The addition of all these salts does nothing (in a practical sense) to the solubility of the plasmid DNA because we are still in a solution with a high dielectric constant. During ethanol or isopropanol DNA precipitation, the cation (usually Na+) is only able to neutralize the negative charge on DNA and precipitate it once the dielectric constant of the solution is lowered by the addition of the alcohol. See Nick’s article on DNA precipitation (http://bitesizebio.com/2007/12/04/the-basics-how-ethanol-precipitation-of-dna-and-rna-works/) for more clarification.

hello nick,
you have cleared my year long doubts about isolation of the DNA.
thanks for doing such a wonderful job.

Jode.. Thanks for that fantastic explanation. I’m just wondering how you guys can come up with amazing explanations like this. Are you a chemist? I get so many such questions, and I do come up with answers. But what I lack is the confidence.. I’m not sure how good my reasons are. I search the internet, and if I don’t find an answer, that’s it. That question is lost in obscurity.

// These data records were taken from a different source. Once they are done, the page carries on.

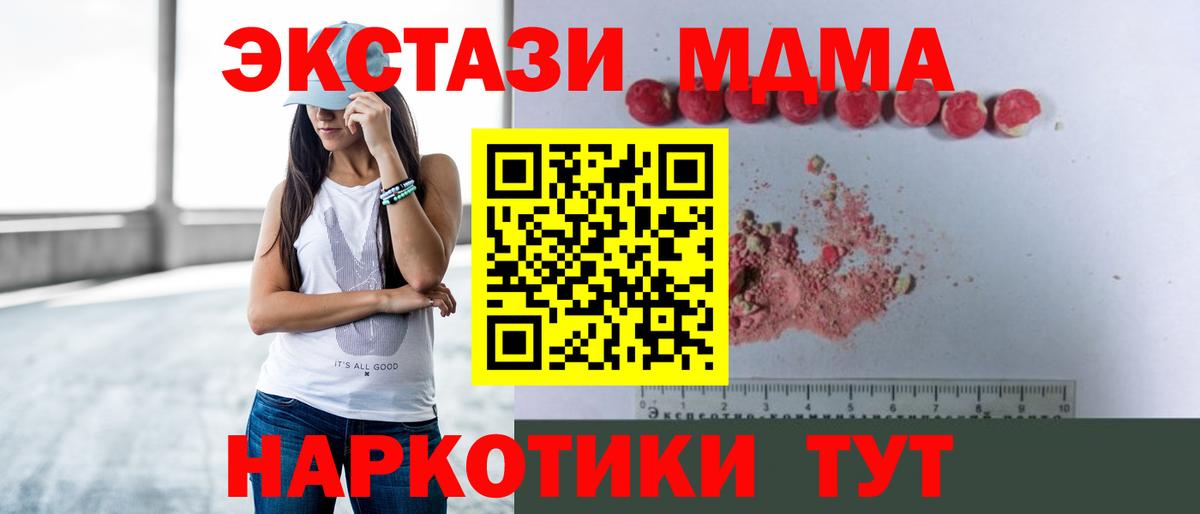 MDMA  МДМА кристаллы  Красноуфимск  Вход с VPN  МДМА VHQ 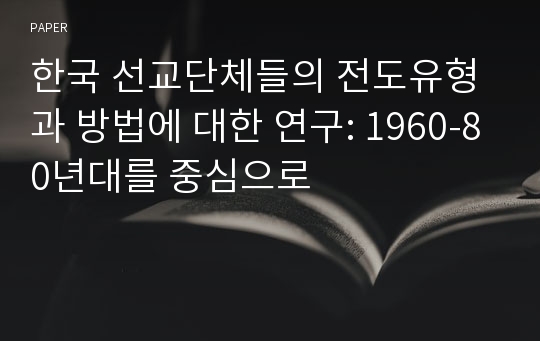 한국 선교단체들의 전도유형과 방법에 대한 연구: 1960-80년대를 중심으로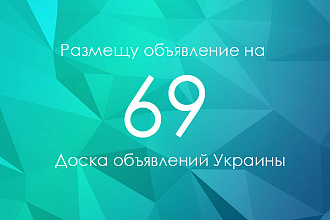 Вручную размещу объявление на 69 досках объявлений Украины
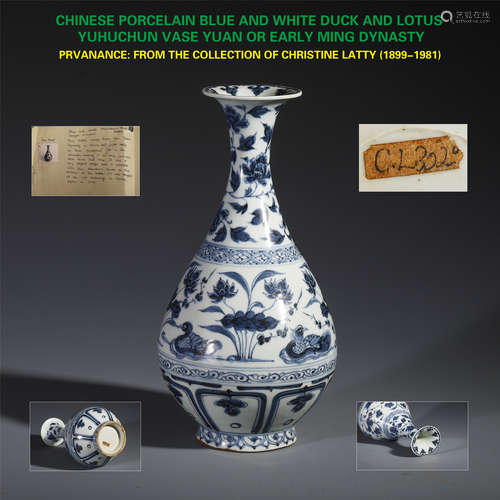 CHINESE PORCELAIN BLUE AND WHITE DUCK AND LOTUS YUHUCHUN VASE YUAN OR EARLY MING DYNASTY PROVENANCE: FROM THE COLLECTION OF CHRISTINE LATTY (1899-1981)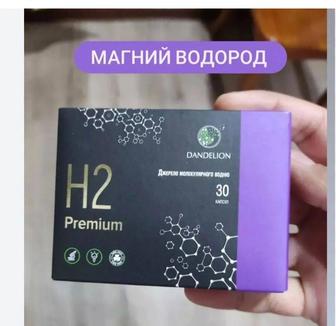 магний водород premium H2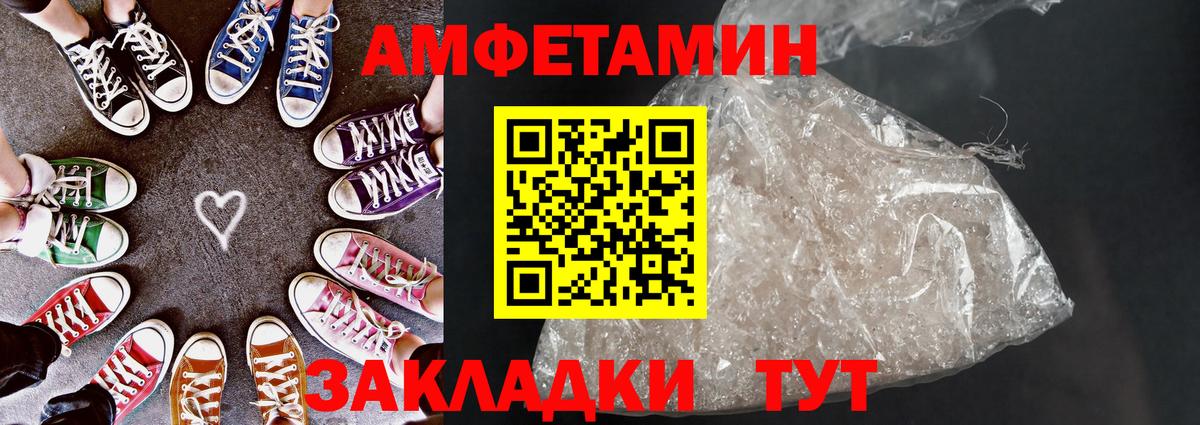 Amphetamine  Вход с VPN  Апшеронск  Амфетамин Premium 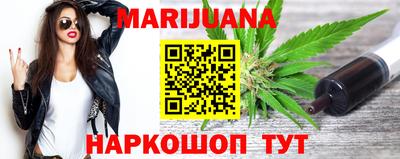 стафф Балахна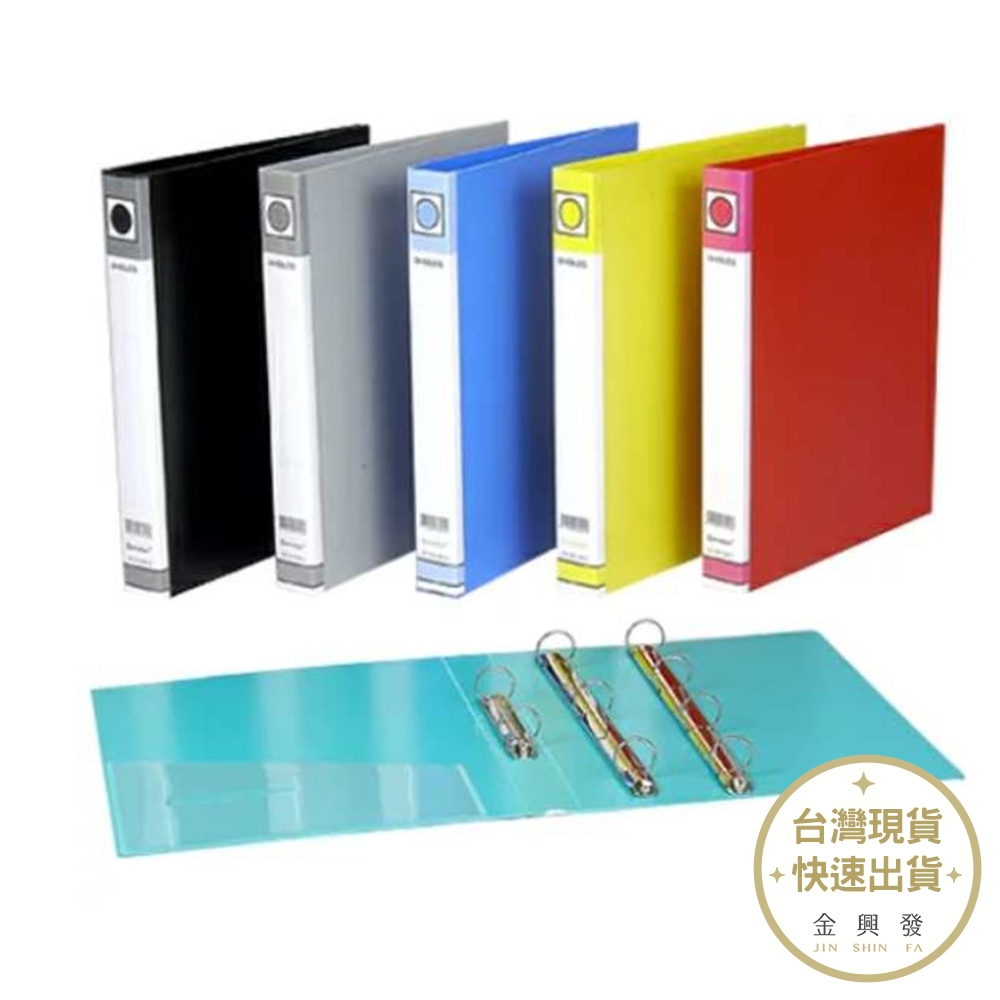 三孔文件夾的價格推薦 - 2024年7月| 比價比個夠BigGo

WHY ALKALINE LYSIS SOLUTION NEED TO PREPARE FRESHLY.

Excuse me, Why doesn’t DNA precipitated during phenol/chloroform extraction?
Both phenol/chloroform and EtOH has low Dielectric constant?

Ranga,

I’m a biochemist, which is kinda-like a chemist. Outside of that most of what I’ve learned came about after having something go horribly wrong, and then trying to figure out why. I’ve also been pretty lucky and frequently have had people around me that could help fill in the gaps in my knowledge. Hopefully, this web site can help others who don’t have that go-to person down the hall.

Yoo,

While phenol and chloroform have low dielectric constants, they are almost completely immiscible in water. Therefore, the dielectric constant of the aqueous phase (where the DNA is) is minimally effected during an extraction. Since small alcohols are miscible in water, they can drop the dielectric constant and precipitate DNA.